Em casos de mero empréstimo gratuito não se pode cobrar ICMS uma vez que não houve qualquer transferência de titularidade do bem.

Com base nesse entendimento, a juíza Maria Luiza Santana Assunção, da 3ª Vara de Feitos Tributários de Belo Horizonte, concedeu liminar em favor de um um consórcio formado para a minigeração distribuída de energia elétrica determinando a isenção do Imposto sobre Circulação de Mercadorias e Serviços.
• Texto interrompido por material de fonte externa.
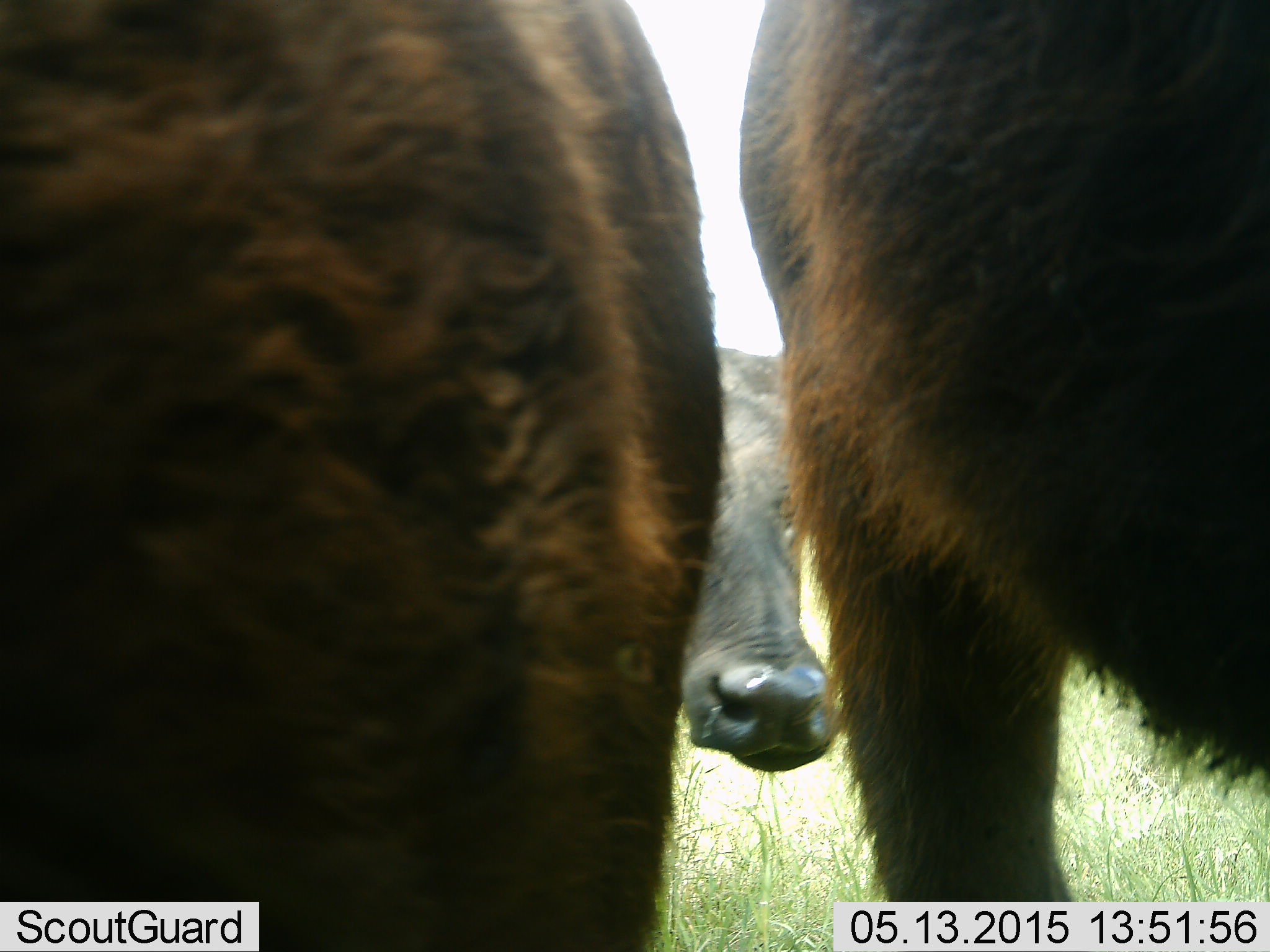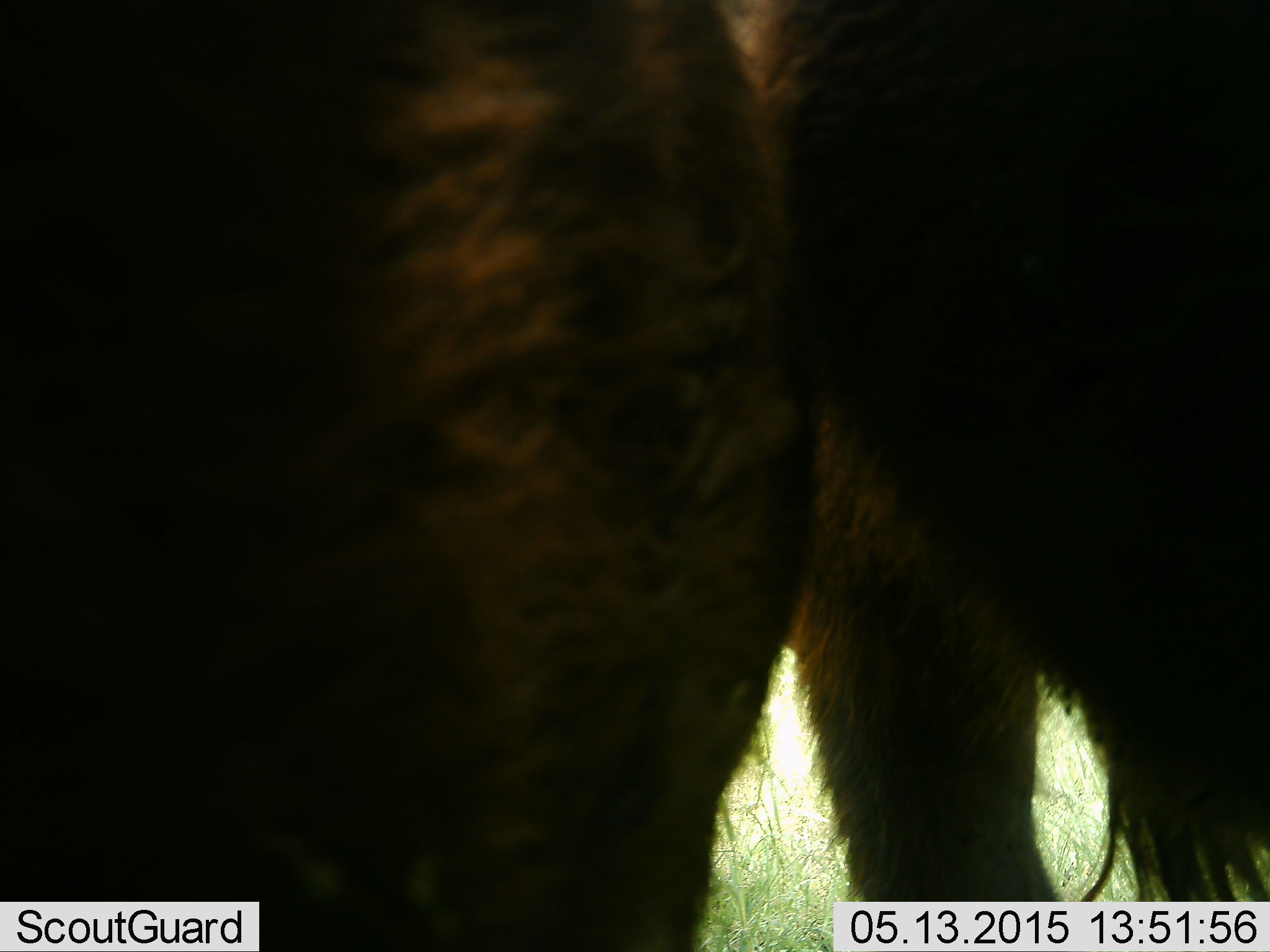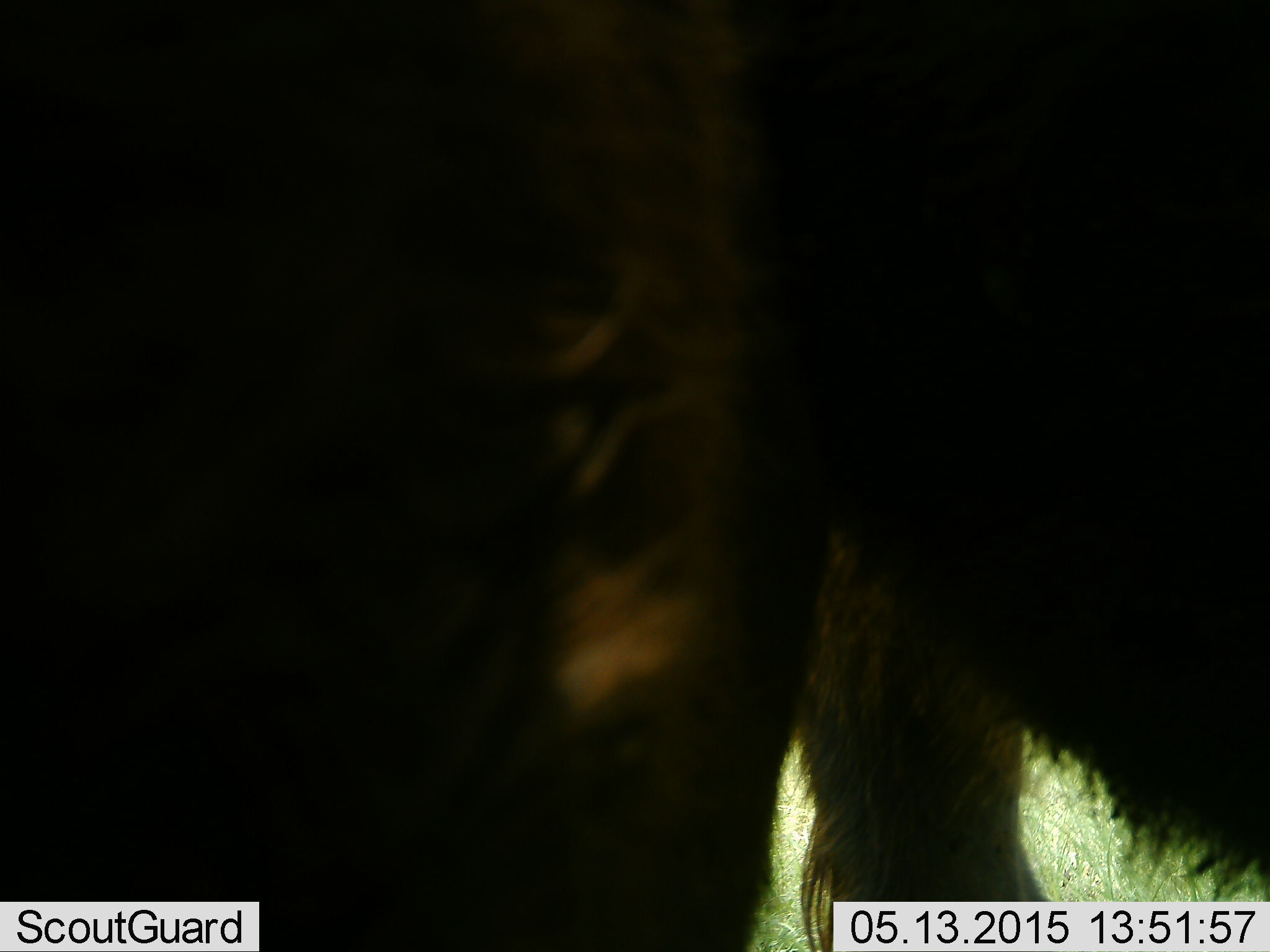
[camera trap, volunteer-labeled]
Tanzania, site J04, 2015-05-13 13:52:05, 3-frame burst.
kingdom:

Ao analisar a matéria, o magistrada reconheceu que "não ocorre o ato jurídico, tendo em vista que não há transferência de titularidade do bem, ou seja, não há circulação de mercadoria". "O negócio jurídico é o de empréstimo gratuito, o que não tem o condão de ensejar a transferência de titularidade, não ensejando assim a incidência de ICMS."

Segundo Daniel Sena, advogado e sócio do escritório Lacerda Diniz e Sena Advogados, a decisão se destaca por ser um tema pouco discutido no Poder Judiciário, haja vista que vários Estados, que até recentemente isentavam a operação, passaram a tributá-la.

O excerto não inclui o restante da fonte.